Zum Hintergrund der Differenzierung

Ein gesetzliches Verbot unverlangter E-Mail-Werbung findet sich ausdrücklich nur im Wettbewerbsrecht in § 7 Abs. 2 Nr. 3 UWG. Danach ist eine unzumutbare Belästigung stets anzunehmen bei Werbung per E-Mail, ohne dass eine vorherige ausdrückliche Einwilligung des Adressaten vorliegt. Ein hierauf gründender Unterlassungsanspruch besteht jedoch nur für Konkurrenten, bestimmten Verbänden (z.B. Verbraucherschutzverband) oder etwa einer Handelskammer.
____________
Gib aus dem obigen Lesetext zur unverlangten E-Mail-Werbung alles von „Zum Hintergrund der“ bis hinunter zu „etwa einer Handelskammer.“ unverändert aus.

### DATENAUSZUG
____________
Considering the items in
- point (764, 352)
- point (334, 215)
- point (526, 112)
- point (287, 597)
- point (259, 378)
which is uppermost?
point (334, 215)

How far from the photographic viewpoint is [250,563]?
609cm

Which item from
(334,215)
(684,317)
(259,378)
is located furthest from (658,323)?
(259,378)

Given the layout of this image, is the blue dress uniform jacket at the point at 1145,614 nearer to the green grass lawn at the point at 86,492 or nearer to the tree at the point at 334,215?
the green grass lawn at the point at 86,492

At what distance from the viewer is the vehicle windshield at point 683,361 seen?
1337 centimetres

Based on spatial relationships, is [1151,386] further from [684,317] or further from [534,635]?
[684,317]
____________
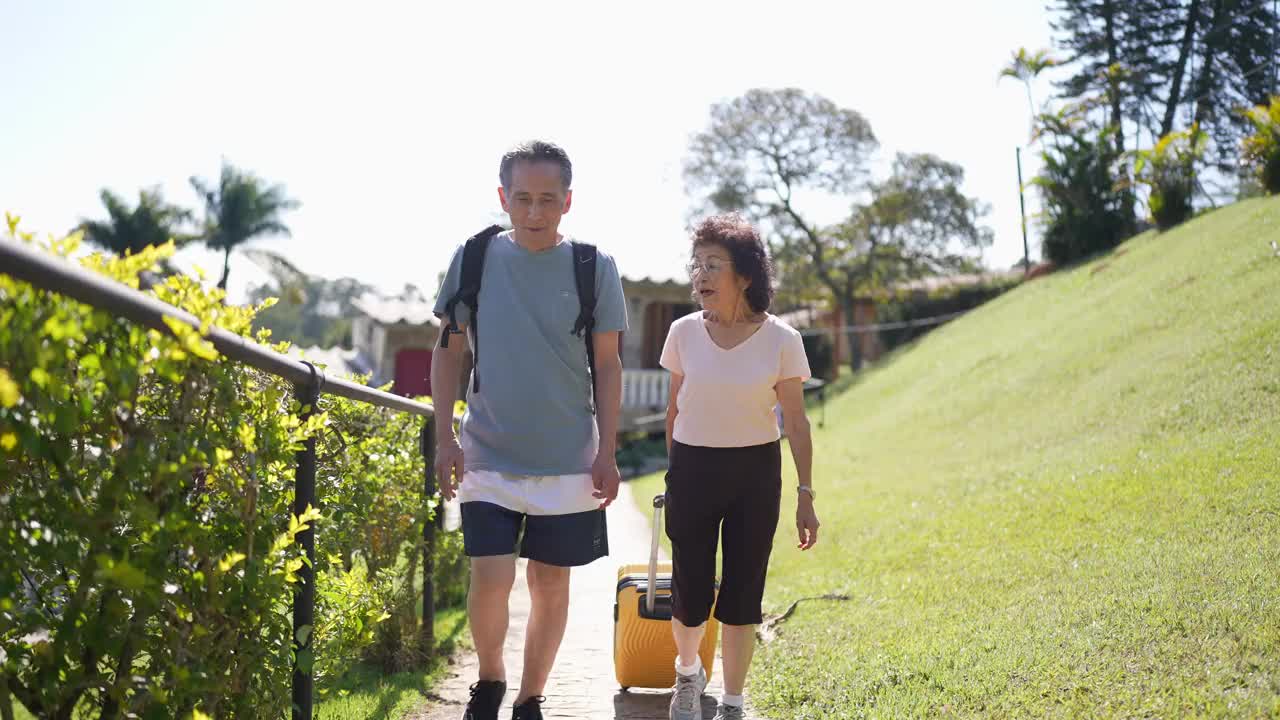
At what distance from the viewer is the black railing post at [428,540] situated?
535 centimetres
____________
### ERGEBNIS
Zum Hintergrund der Differenzierung

Ein gesetzliches Verbot unverlangter E-Mail-Werbung findet sich ausdrücklich nur im Wettbewerbsrecht in § 7 Abs. 2 Nr. 3 UWG. Danach ist eine unzumutbare Belästigung stets anzunehmen bei Werbung per E-Mail, ohne dass eine vorherige ausdrückliche Einwilligung des Adressaten vorliegt. Ein hierauf gründender Unterlassungsanspruch besteht jedoch nur für Konkurrenten, bestimmten Verbänden (z.B. Verbraucherschutzverband) oder etwa einer Handelskammer.